May 3, 2017
6 minute read
Controlling database configuration drift is a tricky subject. It's a topic that comes up frequently for us here at UpGuard and customers are always keen to know how they can go about taking control and simplify their configuration management processes. We've all experienced at some time or another that issue that was the result of a database migration that didn't complete, a column that has mysteriously changed data type or an old version of a stored proc or view being restored to a new database.
It's a costly and time consuming procedure to track these issues down but the irony is that a complete application failure is probably your best case scenario as it points to the problem immediately instead of hiding away in the shadows causing chaos behind the scenes.
The worst bug is not the one that brings your site down, it is the bug that affects your data over time like a virus causing damage that is difficult to repair.
With that in mind, today I'm going to run through a simplified example of how we can use UpGuard to prevent and diagnose this type of issue.
You receive a call from the sales team informing you that the sales reports being exported from the production and QA systems are not matching up. They have manually trawled through the monthly sales figures and everything looks normal.
The replication from prod to QA seems to have run without error for as long as the logs show.
You inspect the reports and indeed the numbers just don't add up.
Something isn't right here.
Luckily, UpGuard is on hand to diagnose the problem.
We're going to want to compare the two databases, so we'll need to see the schema. There's several ways you can achieve this and some may be more suitable to your needs than others but in the interest of creating a free and re-usable method that you can run your self, I'm going to use a PowerShell script to export mine.
You can get a copy of my script from the gist below.
This PowerShell script will connect to a local database and export the schema for tables, stored procs, views, functions, triggers and db triggers to individual files on the file system.
We will tell UpGuard to include these files when it performs a system scan so that we can compare them between servers.
How you decide to schedule the creation of these files is up to you. Using the task scheduler would be the simplest method but a deployment hook would allow you to be more targeted. If you'd like more guidance on this get in touch via the comments.
Next, we want to tell UpGuard to include these schema files in the scan. These scans will run daily so you can compare these files over time, but for this example, we are going to run the scans manually.
Simply add the paths to these 6 files into the scan options for this server, and click scan.
NB: Adding the files individually to the scan options instead of using a syntax like *.sql to include them all at once tells UpGuard that we would like to include the entire contents of the file in the scan, and not just the MD5 checksum)
This step needs to be performed on the two servers you want to compare so that they both have these files included in their scans.
NB: You can also apply these settings at a group level in UpGuard
Now, the fun begins. We head back to the node page for our production server and compare to our problem QA machine.

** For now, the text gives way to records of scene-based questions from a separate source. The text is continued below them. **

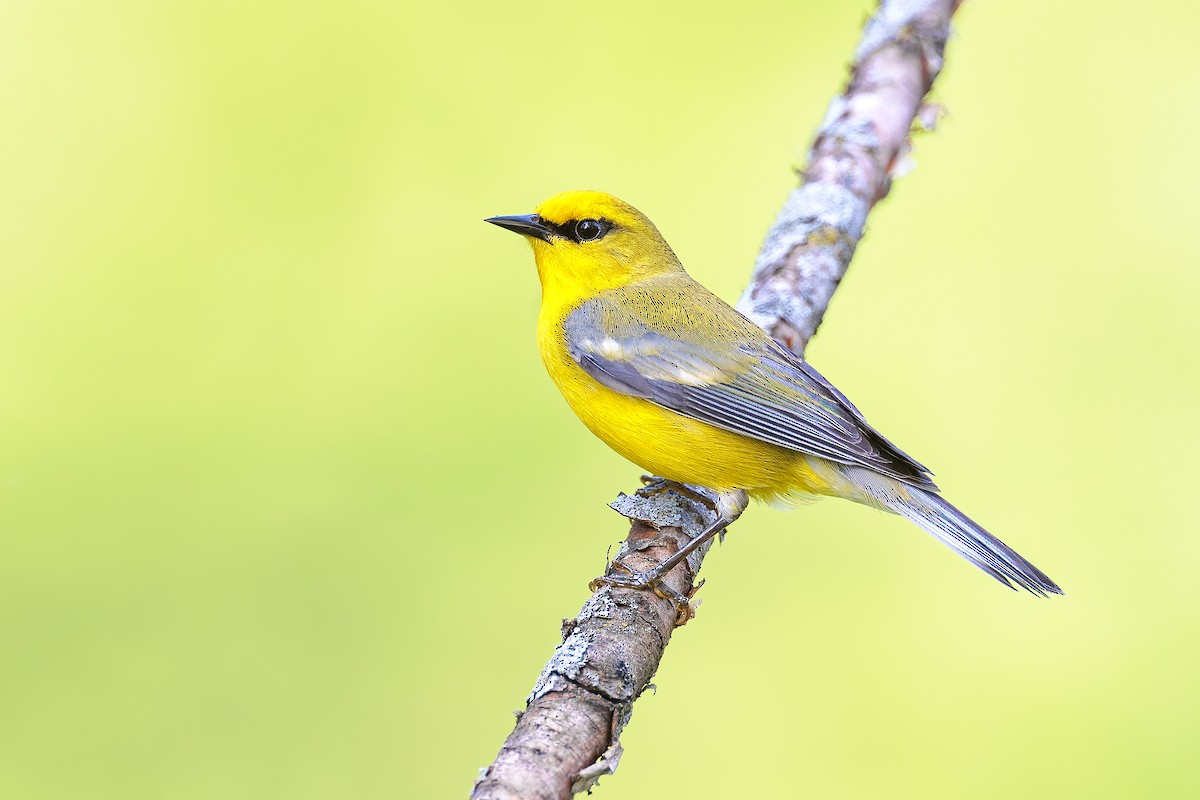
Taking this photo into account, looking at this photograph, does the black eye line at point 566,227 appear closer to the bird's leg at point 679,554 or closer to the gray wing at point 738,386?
the gray wing at point 738,386

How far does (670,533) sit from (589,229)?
1422 millimetres

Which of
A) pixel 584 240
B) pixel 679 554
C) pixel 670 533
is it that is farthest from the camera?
pixel 584 240

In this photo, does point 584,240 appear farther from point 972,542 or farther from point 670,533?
point 972,542

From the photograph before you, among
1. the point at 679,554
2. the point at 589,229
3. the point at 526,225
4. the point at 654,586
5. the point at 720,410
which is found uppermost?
the point at 589,229

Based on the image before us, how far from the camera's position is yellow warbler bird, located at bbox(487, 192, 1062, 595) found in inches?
149

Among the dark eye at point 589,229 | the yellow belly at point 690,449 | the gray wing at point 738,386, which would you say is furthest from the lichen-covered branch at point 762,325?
the dark eye at point 589,229

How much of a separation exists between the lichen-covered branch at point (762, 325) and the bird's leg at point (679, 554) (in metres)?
0.03

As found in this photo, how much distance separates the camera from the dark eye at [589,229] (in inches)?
179

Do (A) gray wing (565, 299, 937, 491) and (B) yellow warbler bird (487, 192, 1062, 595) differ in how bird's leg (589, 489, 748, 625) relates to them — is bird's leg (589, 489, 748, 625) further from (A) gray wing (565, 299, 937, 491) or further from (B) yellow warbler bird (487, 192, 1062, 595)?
(A) gray wing (565, 299, 937, 491)

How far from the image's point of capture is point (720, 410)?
3.85m

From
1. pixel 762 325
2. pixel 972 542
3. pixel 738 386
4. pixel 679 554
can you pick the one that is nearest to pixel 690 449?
pixel 738 386

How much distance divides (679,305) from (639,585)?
55.6 inches

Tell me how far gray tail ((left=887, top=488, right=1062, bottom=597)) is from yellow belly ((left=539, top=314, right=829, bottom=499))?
A: 334mm

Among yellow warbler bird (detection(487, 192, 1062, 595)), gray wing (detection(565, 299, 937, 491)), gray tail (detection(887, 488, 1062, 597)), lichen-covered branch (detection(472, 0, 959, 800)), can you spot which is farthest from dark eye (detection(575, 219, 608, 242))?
gray tail (detection(887, 488, 1062, 597))
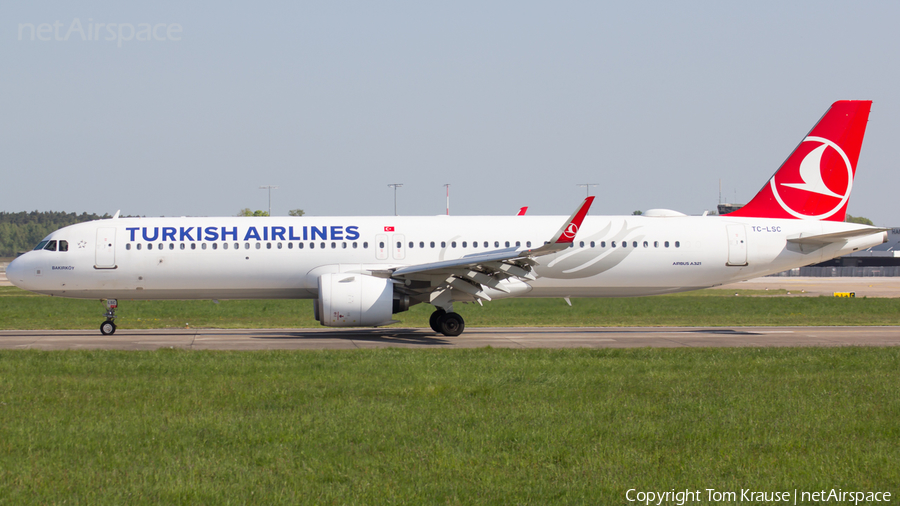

Immediately, we can see a number of potential areas to investigate. The green sections indicate items that exist on the production machine but not on QA and the orange items indicate items that exist on both, but differ.
Let's switch to the table view for easier reading. We can click the "Diff Only" button to show only the items that have changed which allows us to zoom in and see only the important items.
Looking through this list, we can see a few things that stand out, but mostly things that we can disregard for this specific case.
We can be pretty sure a new hotfix, a service user and some other services aren't causing our mismatching number issue, although they do raise the question as to why these are different from our QA server. These servers are supposed to be identical, right?
We can dig deeper into that later. For now, lets get back to our problem at hand.
Down the bottom of that list, we can see something of interest. The file "sales_stored_procs.sql" that was generated from our schema export PowerShell script is reported as being modified, meaning the stored procedures on these two machines are not the same.
Let's click "Files" from the wheel view and zoom in to show only the files:
We've detected a change between the two files that represent the stored procedures on these two machines. That's already enough for us to go off, but in many cases, these machines may have dozens of stored procs each containing business logic and number crunching equations that you really can't be bothered sorting through.
We really need to just show the exact lines that have changed. UpGuard has you covered here, simply click that "File Diff" button.
The problem is staring us right in the face about now.
The "GetMonthlySales" stored proc from the problem QA server (on the left) is not including the discount in the summed total. The proc from production on the right clearly is.
This would definitely cause our mismatched figures and we know exactly how to fix the problem now.
Nodes are scanned daily by default on UpGuard and as we had added these files to the scan earlier, we could have gone back in time and determined exactly when this stored procedure changed.
We've detected a small but critical bug in our SQL configuration in a matter of minutes. I know from experience that tracking down this type of issue without a tool like UpGuard can take hours, if not days. A typical production database will have dozens of tables, triggers, stored procs and views that your applications depend on heavily. Keeping track of them across environments is no mean feat.
Using this technique you can detect changes in all of these and react accordingly.
We've really only scratched the surface here in terms of UpGuard capability. From here we could move onto to creating policies that will perform queries against the database every 15 minutes and ensure an expected output. We could also create security policies to ensure that our SQL Server is CIS compliant and be alerted if we fall out of compliance.
With UpGuard in your toolbelt the possibilities are endless. We'll dig deeper into some of them in upcoming posts.